Can you reproduce, word for word, the rows below from the one containing "How far from" through the last row, both ends included?

**EXCERPTED RECORDS**
────────────────────────────────────────

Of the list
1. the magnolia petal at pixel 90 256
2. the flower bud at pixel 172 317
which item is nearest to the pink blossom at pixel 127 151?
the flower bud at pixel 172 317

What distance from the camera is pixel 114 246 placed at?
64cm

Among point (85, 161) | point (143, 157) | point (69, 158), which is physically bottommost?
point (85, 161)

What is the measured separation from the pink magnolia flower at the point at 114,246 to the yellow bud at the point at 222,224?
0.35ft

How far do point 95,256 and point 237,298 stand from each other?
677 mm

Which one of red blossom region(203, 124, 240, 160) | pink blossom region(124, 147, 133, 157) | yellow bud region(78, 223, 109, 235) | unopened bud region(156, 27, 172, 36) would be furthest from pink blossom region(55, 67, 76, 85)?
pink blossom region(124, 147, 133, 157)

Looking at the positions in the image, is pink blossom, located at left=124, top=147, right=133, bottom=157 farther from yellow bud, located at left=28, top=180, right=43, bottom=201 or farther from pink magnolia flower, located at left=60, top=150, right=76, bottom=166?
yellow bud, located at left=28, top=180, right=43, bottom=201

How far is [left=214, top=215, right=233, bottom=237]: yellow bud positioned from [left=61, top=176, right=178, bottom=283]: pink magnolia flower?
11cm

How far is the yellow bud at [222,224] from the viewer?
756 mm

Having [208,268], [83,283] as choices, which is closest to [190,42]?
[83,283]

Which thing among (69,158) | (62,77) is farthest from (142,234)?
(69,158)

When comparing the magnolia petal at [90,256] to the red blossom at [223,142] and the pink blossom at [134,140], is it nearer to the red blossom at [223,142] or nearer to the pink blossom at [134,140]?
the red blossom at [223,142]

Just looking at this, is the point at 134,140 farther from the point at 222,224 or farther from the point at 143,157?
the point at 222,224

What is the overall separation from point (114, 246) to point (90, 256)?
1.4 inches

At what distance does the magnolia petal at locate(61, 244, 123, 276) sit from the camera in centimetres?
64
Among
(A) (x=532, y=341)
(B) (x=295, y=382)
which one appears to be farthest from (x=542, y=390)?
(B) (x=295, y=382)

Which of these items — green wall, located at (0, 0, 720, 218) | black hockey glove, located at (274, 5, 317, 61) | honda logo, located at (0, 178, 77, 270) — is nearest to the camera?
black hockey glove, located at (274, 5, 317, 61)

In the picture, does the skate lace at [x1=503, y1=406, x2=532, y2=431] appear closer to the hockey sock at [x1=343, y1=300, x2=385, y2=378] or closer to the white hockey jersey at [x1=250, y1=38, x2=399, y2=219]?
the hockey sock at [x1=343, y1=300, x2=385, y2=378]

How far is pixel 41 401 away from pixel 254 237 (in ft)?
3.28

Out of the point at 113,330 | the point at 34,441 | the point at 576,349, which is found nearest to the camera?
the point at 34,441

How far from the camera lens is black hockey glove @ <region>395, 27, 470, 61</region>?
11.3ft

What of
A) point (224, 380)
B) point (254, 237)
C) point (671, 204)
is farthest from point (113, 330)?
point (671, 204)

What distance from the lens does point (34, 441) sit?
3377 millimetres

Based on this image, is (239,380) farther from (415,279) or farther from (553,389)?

────────────────────────────────────────

**CORRECT RESULT**
How far from the camera lens is black hockey glove @ <region>395, 27, 470, 61</region>?
11.3ft

What of
A) point (224, 380)
B) point (254, 237)
C) point (671, 204)
is farthest from point (113, 330)?
point (671, 204)

What distance from the lens does point (34, 441) sit?
3377 millimetres

Based on this image, is (239,380) farther from (415,279) or farther from (553,389)?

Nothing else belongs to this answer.